(Records of spatial reasoning questions)
········

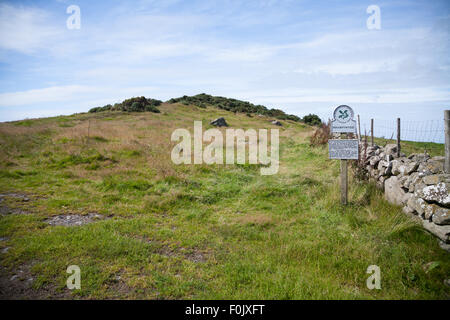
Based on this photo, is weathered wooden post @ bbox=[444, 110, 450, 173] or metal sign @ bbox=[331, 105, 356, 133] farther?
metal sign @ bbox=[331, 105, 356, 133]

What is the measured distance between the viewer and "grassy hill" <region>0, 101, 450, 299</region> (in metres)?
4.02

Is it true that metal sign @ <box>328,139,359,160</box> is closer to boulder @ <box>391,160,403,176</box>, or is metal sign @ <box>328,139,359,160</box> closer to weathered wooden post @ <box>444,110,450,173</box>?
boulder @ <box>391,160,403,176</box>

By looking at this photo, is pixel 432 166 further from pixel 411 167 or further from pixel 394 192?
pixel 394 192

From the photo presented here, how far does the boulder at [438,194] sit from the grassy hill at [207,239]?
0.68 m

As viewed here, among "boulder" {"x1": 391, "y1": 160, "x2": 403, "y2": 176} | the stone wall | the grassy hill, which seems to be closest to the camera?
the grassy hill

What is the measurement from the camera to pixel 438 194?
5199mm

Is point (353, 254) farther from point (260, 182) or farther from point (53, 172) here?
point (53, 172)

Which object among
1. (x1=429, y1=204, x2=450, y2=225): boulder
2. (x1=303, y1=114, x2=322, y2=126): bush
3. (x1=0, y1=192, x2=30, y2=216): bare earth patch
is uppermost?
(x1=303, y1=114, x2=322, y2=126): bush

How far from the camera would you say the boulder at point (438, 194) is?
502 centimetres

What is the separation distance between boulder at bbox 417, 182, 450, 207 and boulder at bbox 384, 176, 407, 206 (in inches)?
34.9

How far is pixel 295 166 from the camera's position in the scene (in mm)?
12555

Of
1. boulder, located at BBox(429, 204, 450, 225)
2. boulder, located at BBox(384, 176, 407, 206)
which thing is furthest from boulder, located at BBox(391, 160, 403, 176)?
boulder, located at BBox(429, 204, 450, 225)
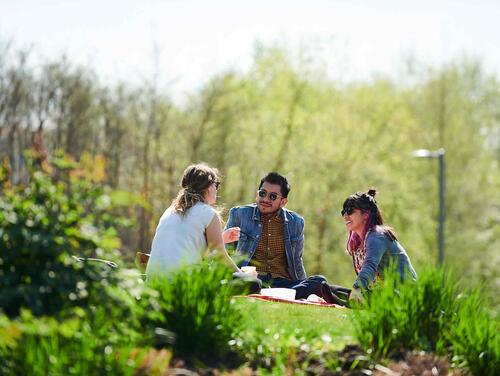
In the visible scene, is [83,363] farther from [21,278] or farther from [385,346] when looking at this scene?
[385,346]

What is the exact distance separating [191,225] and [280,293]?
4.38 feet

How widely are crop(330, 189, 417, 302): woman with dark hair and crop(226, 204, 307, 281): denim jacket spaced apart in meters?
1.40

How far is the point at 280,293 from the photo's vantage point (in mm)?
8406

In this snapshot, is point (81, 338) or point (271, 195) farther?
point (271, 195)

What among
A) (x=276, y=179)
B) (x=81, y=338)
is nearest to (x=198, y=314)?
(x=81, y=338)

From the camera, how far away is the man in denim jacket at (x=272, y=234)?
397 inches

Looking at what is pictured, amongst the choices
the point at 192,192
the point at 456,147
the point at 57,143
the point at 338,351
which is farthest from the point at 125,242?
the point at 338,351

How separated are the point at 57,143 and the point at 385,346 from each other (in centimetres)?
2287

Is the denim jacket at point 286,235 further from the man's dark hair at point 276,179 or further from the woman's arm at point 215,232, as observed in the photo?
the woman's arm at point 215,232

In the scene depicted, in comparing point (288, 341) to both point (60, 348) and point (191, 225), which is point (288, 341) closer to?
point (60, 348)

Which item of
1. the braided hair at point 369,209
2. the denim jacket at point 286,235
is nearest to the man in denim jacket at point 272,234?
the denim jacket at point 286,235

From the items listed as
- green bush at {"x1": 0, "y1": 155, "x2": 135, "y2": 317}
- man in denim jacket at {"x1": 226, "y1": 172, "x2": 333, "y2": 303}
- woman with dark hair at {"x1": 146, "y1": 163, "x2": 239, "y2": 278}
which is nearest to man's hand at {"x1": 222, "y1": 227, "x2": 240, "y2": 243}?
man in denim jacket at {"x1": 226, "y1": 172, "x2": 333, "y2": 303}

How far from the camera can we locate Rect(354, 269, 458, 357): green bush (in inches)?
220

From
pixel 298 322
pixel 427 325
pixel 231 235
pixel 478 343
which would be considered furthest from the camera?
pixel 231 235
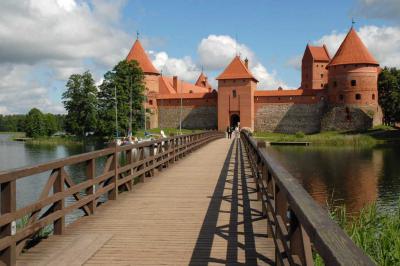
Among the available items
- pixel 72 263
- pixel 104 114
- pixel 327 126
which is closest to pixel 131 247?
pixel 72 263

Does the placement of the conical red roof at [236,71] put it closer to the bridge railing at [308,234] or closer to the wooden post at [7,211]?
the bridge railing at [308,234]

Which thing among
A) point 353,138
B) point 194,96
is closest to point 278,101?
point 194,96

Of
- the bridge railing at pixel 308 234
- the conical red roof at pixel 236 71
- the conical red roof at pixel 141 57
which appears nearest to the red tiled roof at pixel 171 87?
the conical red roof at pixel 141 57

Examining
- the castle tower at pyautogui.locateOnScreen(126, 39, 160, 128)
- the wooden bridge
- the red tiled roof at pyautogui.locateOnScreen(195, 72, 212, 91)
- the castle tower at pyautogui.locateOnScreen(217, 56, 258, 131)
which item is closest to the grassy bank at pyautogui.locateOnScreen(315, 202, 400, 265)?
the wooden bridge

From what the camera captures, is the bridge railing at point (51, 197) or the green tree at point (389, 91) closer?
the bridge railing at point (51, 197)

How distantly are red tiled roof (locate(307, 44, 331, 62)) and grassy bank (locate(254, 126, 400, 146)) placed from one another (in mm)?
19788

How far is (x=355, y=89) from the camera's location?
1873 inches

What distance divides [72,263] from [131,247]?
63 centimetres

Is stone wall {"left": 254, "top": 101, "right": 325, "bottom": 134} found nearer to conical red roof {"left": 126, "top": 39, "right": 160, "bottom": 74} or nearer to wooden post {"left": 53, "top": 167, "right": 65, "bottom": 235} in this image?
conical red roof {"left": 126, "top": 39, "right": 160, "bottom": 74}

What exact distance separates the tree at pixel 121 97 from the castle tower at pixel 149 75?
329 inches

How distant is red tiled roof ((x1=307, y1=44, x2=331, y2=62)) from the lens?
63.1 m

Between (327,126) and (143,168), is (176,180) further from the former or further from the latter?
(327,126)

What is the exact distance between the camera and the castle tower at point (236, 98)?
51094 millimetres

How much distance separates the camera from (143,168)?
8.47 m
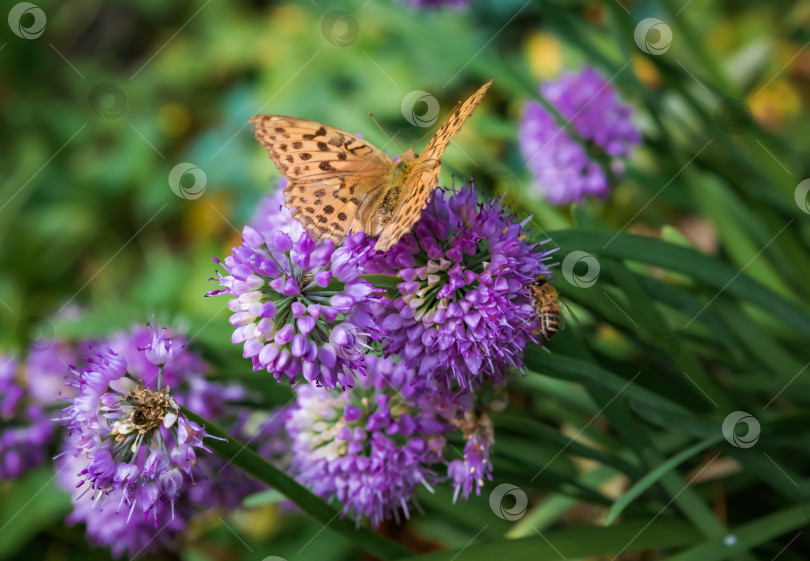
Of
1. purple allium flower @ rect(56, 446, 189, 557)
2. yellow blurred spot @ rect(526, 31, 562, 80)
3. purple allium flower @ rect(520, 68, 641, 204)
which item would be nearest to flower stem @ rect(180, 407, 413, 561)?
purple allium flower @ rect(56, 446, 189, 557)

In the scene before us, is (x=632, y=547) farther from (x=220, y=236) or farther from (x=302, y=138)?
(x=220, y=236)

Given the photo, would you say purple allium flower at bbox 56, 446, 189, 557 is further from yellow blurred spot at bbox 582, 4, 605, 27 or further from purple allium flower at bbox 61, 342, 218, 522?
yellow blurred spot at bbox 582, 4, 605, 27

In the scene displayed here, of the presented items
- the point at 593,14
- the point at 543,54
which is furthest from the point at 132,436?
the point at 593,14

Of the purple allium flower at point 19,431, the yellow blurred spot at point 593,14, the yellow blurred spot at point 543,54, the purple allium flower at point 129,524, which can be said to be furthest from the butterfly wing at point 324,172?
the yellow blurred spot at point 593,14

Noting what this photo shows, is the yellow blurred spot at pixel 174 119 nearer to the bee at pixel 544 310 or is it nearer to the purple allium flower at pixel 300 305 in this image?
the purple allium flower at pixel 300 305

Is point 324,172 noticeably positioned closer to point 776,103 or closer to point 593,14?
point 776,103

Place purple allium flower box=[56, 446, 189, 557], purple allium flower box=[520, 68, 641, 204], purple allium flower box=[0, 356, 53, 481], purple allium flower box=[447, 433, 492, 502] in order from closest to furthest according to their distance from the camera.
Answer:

········

▶ WHAT YOU HAVE TO DO
Update the lines from the one containing "Place purple allium" through the last line, inclusive, replacing "furthest" with "farthest" and leaving everything else unchanged.

▶ FINAL RESULT
Place purple allium flower box=[56, 446, 189, 557], purple allium flower box=[520, 68, 641, 204], purple allium flower box=[0, 356, 53, 481], purple allium flower box=[447, 433, 492, 502] in order from closest to farthest according to their distance from the camera.
Answer:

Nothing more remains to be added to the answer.